# [Prompt]
Edit the rows from the line holding "Between [186,71] and" through the end of the rows, inclusive, replacing "bottommost" with "lowest" and leaving all else unchanged. Give only those lines.

** START OF Records for processing **

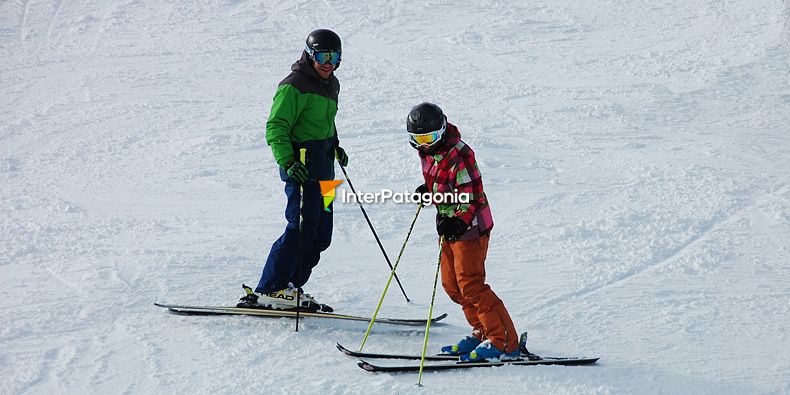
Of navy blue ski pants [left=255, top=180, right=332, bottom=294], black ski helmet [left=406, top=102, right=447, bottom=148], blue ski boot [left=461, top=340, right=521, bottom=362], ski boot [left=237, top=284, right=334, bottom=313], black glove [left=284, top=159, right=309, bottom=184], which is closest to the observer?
black ski helmet [left=406, top=102, right=447, bottom=148]

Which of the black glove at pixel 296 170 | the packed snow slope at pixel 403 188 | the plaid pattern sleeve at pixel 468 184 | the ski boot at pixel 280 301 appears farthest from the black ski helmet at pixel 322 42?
the packed snow slope at pixel 403 188

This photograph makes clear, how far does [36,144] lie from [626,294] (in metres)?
8.16

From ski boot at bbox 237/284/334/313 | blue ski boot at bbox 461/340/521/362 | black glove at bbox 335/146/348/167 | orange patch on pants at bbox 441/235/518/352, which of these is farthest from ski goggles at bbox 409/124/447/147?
ski boot at bbox 237/284/334/313

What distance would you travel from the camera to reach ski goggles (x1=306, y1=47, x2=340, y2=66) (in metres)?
4.99

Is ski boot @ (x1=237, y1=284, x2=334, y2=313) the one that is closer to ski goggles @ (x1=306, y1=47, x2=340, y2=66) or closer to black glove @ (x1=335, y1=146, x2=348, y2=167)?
black glove @ (x1=335, y1=146, x2=348, y2=167)

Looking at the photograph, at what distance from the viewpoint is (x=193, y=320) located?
5289 mm

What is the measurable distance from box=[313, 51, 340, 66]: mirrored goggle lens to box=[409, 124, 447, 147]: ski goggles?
3.20 ft

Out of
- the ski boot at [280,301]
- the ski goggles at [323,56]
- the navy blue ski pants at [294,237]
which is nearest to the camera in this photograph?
the ski goggles at [323,56]

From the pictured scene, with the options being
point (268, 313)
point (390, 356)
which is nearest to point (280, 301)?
point (268, 313)

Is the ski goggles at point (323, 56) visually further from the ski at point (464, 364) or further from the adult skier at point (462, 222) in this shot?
the ski at point (464, 364)

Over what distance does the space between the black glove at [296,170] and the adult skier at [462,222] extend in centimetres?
82

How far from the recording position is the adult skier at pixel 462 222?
4.40 m

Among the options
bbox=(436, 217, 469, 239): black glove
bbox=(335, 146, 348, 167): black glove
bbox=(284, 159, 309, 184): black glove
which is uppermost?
bbox=(335, 146, 348, 167): black glove

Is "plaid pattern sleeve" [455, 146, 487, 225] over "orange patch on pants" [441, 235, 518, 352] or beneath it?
over
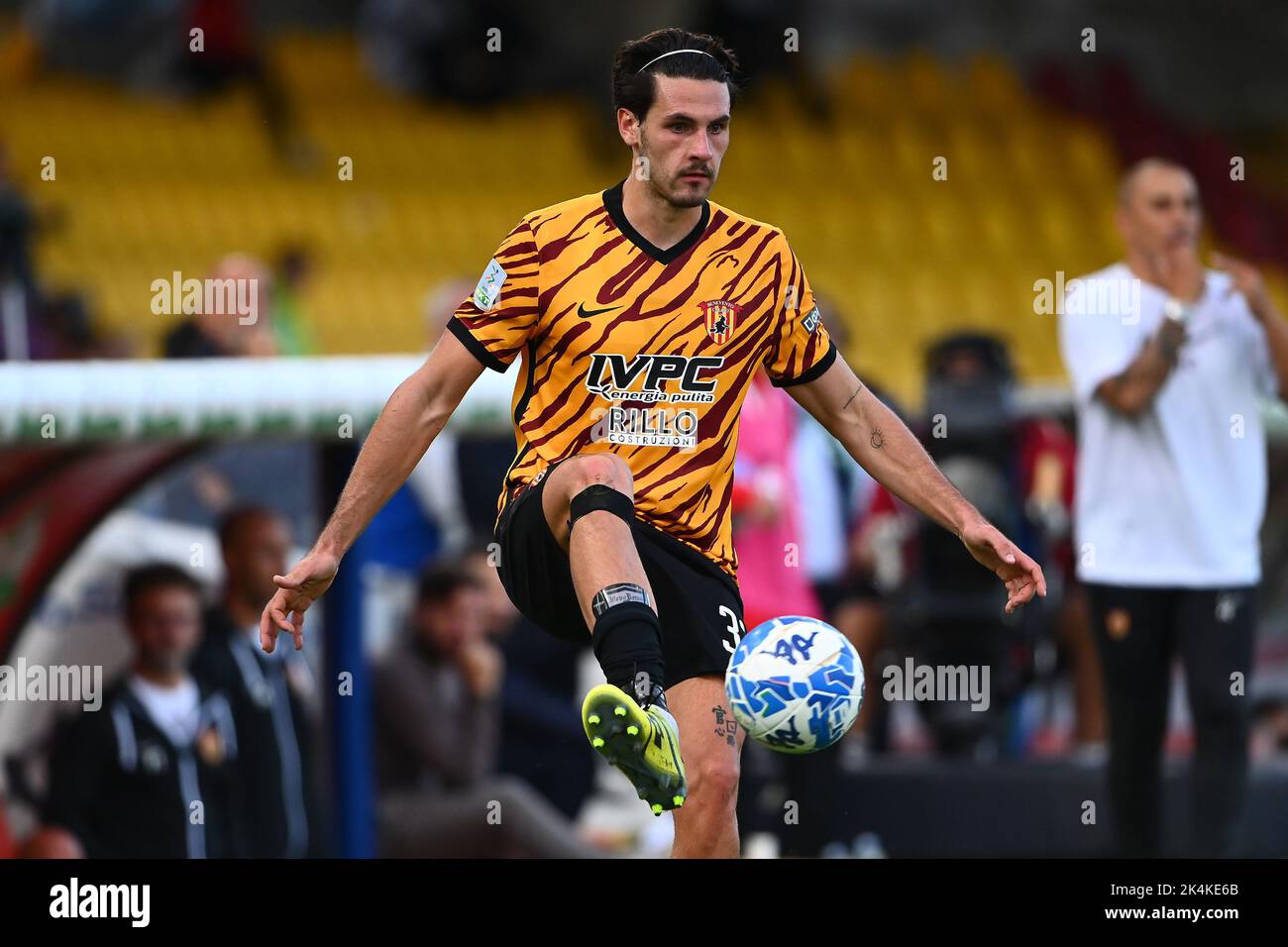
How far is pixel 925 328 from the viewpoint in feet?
49.9

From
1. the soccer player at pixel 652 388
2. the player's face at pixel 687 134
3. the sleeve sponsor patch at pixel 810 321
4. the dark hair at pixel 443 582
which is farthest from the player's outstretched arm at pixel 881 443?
the dark hair at pixel 443 582

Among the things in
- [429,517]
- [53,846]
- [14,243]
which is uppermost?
[14,243]

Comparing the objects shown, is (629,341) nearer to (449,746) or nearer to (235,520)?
(235,520)

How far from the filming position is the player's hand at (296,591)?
5.04 m

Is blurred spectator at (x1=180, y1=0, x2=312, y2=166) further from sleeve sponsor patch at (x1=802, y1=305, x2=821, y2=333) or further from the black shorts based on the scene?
the black shorts

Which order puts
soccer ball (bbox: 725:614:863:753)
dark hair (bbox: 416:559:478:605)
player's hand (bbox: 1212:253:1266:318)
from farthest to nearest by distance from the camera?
dark hair (bbox: 416:559:478:605), player's hand (bbox: 1212:253:1266:318), soccer ball (bbox: 725:614:863:753)

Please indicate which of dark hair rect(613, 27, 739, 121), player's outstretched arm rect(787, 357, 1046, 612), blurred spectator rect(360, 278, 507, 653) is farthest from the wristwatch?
blurred spectator rect(360, 278, 507, 653)

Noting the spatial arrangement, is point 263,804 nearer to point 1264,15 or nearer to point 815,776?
point 815,776

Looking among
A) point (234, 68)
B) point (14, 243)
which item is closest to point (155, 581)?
point (14, 243)

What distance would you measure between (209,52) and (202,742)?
9152 mm

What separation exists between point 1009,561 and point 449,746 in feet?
12.6

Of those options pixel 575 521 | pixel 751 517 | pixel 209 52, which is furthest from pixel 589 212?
pixel 209 52

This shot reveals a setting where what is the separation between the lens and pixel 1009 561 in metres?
5.30

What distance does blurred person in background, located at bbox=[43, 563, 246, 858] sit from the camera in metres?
7.53
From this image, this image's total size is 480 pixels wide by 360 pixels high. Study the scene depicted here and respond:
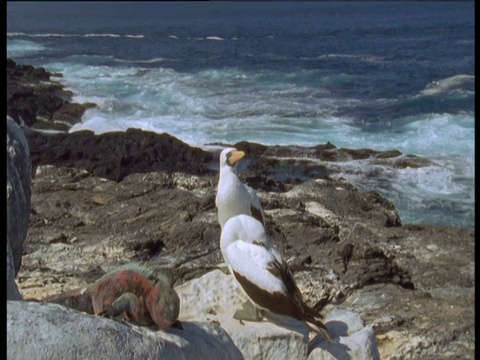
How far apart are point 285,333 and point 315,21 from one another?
59567 millimetres

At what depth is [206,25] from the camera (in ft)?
202

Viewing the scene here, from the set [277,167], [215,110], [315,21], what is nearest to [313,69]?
[215,110]

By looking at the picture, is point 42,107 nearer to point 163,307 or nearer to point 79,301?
point 79,301

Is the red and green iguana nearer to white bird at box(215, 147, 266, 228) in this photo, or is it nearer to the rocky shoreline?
white bird at box(215, 147, 266, 228)

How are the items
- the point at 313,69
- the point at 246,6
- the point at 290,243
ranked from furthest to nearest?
1. the point at 246,6
2. the point at 313,69
3. the point at 290,243

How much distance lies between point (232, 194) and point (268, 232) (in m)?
3.02

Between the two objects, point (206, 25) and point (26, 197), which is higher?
point (26, 197)

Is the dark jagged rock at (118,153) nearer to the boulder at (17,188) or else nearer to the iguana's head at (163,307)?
the boulder at (17,188)

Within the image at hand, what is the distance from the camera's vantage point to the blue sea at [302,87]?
16806 mm

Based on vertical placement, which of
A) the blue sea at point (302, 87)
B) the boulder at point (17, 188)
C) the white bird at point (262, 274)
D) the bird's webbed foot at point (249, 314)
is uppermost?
the boulder at point (17, 188)

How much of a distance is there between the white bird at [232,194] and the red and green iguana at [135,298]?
3026mm

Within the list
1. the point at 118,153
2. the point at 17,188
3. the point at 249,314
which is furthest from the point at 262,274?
the point at 118,153

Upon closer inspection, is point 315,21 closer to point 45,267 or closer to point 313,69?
point 313,69

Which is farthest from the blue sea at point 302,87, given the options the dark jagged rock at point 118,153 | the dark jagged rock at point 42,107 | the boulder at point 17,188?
the boulder at point 17,188
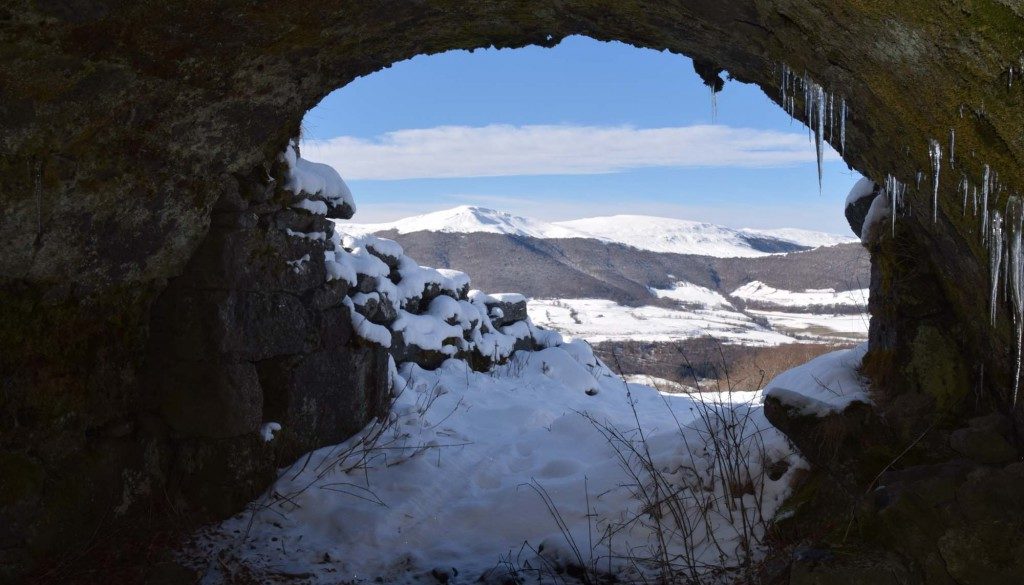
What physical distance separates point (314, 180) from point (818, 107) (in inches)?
127

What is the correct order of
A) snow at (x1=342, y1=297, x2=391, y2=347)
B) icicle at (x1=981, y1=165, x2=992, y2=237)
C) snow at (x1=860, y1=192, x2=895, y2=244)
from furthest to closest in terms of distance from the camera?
1. snow at (x1=342, y1=297, x2=391, y2=347)
2. snow at (x1=860, y1=192, x2=895, y2=244)
3. icicle at (x1=981, y1=165, x2=992, y2=237)

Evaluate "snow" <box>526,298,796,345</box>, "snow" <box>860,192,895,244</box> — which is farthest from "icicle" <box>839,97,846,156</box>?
"snow" <box>526,298,796,345</box>

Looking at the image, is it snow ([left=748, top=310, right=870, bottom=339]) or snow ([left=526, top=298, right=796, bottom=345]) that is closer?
snow ([left=526, top=298, right=796, bottom=345])

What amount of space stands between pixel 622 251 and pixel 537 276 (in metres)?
11.6

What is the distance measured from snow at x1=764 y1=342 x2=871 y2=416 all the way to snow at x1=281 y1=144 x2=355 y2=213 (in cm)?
308

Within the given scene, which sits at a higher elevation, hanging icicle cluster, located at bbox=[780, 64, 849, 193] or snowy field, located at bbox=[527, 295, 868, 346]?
hanging icicle cluster, located at bbox=[780, 64, 849, 193]

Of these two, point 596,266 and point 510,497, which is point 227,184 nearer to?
point 510,497

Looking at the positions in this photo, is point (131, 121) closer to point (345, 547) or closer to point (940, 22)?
point (345, 547)

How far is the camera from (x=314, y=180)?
16.3 feet

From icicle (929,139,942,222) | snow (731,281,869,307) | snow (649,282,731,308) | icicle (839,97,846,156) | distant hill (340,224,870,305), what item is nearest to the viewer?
icicle (929,139,942,222)

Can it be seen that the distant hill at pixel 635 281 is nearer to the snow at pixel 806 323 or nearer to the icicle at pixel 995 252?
the snow at pixel 806 323

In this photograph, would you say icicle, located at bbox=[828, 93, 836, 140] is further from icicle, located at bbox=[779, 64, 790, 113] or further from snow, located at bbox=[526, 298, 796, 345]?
snow, located at bbox=[526, 298, 796, 345]

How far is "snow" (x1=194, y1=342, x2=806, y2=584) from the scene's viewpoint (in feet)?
12.2

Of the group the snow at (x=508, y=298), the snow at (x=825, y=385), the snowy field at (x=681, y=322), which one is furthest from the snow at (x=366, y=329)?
the snowy field at (x=681, y=322)
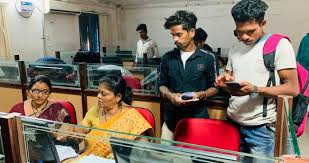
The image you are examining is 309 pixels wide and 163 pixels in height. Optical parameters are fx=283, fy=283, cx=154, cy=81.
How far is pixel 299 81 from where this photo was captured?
4.60 ft

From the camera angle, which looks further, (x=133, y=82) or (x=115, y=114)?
(x=133, y=82)

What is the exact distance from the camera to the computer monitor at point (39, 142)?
109cm

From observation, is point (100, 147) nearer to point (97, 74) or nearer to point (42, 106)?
point (42, 106)

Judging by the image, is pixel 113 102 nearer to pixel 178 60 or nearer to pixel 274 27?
pixel 178 60

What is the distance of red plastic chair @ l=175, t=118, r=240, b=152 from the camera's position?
1.54 meters

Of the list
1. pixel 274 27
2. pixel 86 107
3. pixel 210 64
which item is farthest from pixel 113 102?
pixel 274 27

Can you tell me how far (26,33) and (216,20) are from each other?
166 inches

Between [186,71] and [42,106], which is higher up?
[186,71]

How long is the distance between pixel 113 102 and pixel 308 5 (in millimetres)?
5587

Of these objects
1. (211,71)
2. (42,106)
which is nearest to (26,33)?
(42,106)

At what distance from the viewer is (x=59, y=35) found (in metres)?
6.01

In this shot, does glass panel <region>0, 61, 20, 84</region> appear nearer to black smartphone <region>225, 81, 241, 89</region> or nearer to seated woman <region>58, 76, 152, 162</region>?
seated woman <region>58, 76, 152, 162</region>

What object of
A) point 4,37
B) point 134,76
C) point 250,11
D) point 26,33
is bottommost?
point 134,76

** END OF Records for processing **

# [Response below]
Between [186,71] and [42,106], which is higher up?
[186,71]

How long is the distance between pixel 113 102 and pixel 308 5 (in millimetres)?
5587

Of these objects
1. (211,71)
2. (42,106)
which is nearest to (26,33)?
(42,106)

At what distance from the viewer is (x=59, y=35) found (in metres)?
6.01

In this shot, does glass panel <region>0, 61, 20, 84</region> appear nearer to black smartphone <region>225, 81, 241, 89</region> or nearer to seated woman <region>58, 76, 152, 162</region>?
seated woman <region>58, 76, 152, 162</region>

What object of
A) point 4,37
B) point 134,76
C) point 250,11
D) point 26,33
is lowest?
point 134,76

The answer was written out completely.